Data for the task:
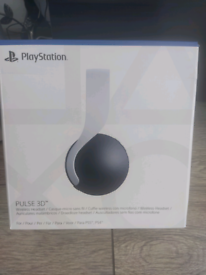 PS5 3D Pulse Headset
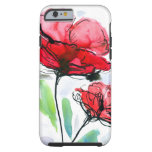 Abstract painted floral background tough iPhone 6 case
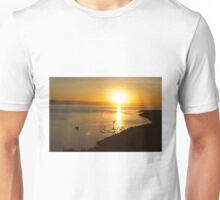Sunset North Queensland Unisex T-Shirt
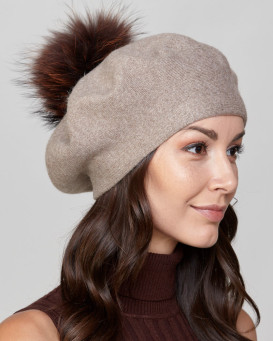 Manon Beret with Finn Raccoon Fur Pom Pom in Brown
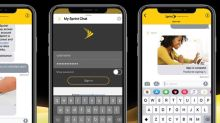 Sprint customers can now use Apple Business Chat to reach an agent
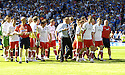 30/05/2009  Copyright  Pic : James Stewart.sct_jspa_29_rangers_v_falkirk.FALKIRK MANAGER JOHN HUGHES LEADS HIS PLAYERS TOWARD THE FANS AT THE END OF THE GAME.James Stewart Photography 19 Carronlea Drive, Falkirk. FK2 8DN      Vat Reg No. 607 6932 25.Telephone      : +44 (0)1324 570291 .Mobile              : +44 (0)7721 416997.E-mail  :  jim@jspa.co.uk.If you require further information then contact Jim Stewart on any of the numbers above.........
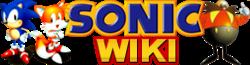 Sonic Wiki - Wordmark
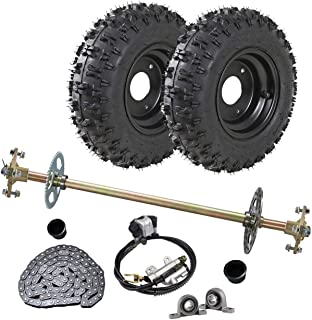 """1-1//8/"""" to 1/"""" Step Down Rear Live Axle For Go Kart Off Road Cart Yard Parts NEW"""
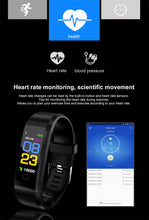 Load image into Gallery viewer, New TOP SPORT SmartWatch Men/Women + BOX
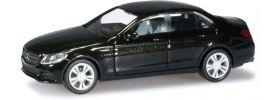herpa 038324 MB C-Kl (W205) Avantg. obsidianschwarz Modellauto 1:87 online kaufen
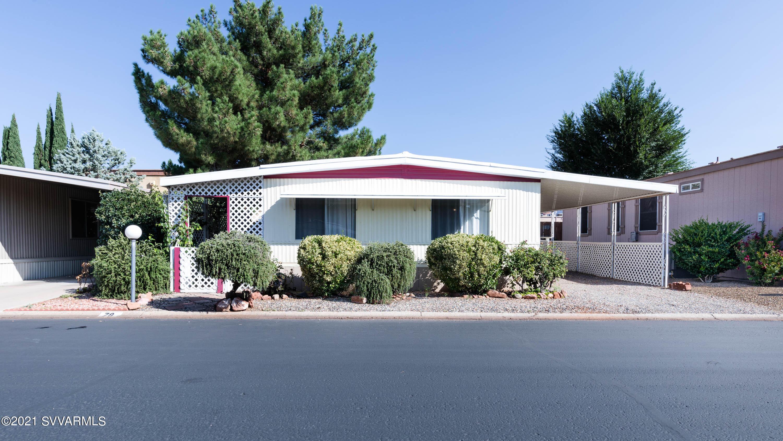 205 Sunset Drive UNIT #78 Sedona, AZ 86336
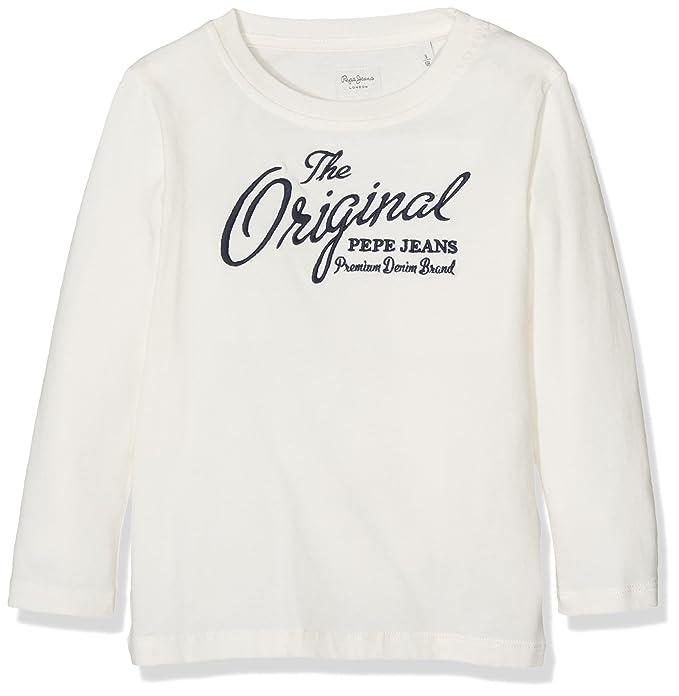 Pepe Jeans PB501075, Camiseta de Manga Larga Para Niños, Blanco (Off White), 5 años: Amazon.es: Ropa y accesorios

* * *

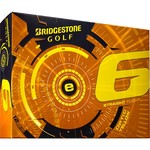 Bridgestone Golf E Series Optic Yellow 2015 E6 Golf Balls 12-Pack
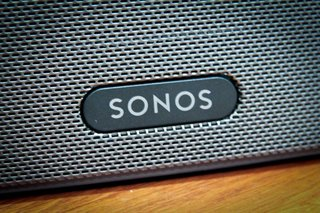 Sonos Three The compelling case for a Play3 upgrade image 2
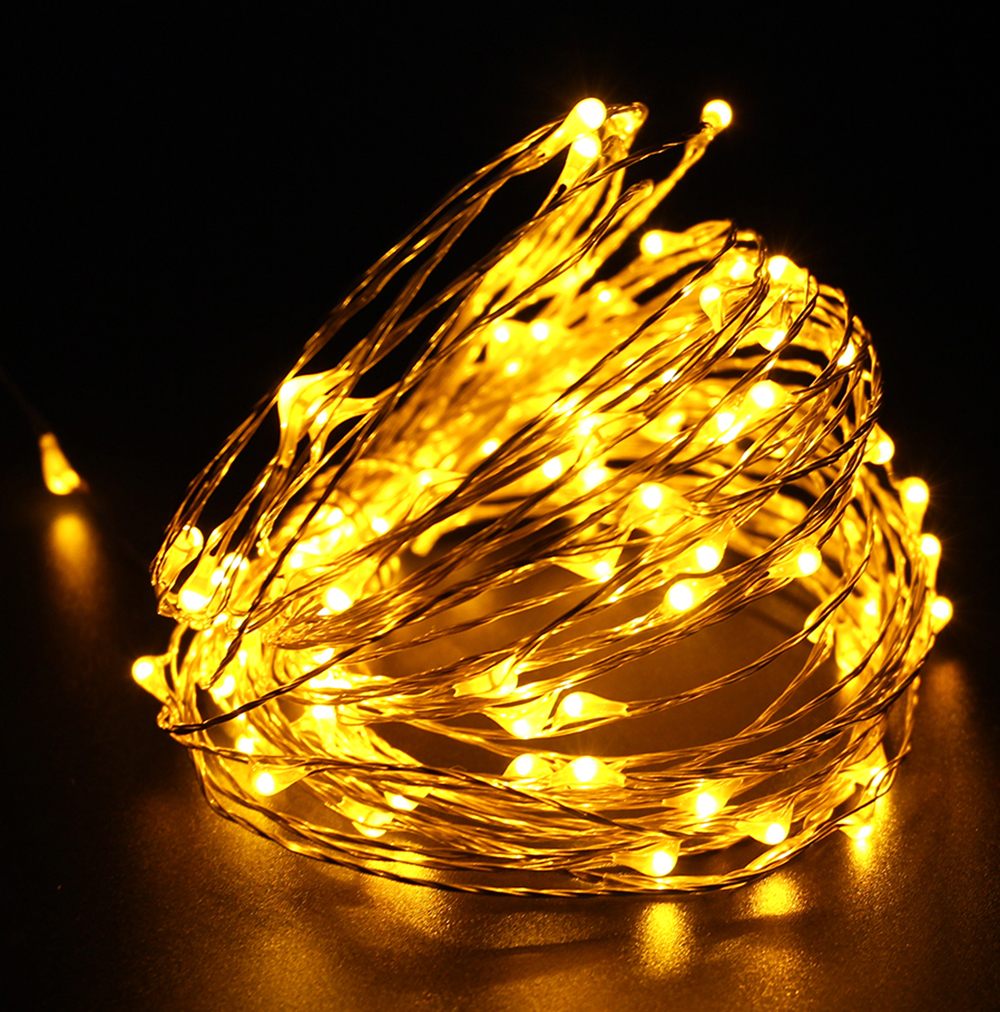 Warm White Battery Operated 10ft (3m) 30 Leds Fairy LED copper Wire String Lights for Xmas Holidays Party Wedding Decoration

What the exercise asks: Take the entries above and copy exactly the lines starting at the one with "Sonos Three The" and ending at the one with "Warm White Battery"; nothing outside that span, and no pictures.

Output:
 Sonos Three The compelling case for a Play3 upgrade image 2
 Warm White Battery Operated 10ft (3m) 30 Leds Fairy LED copper Wire String Lights for Xmas Holidays Party Wedding Decoration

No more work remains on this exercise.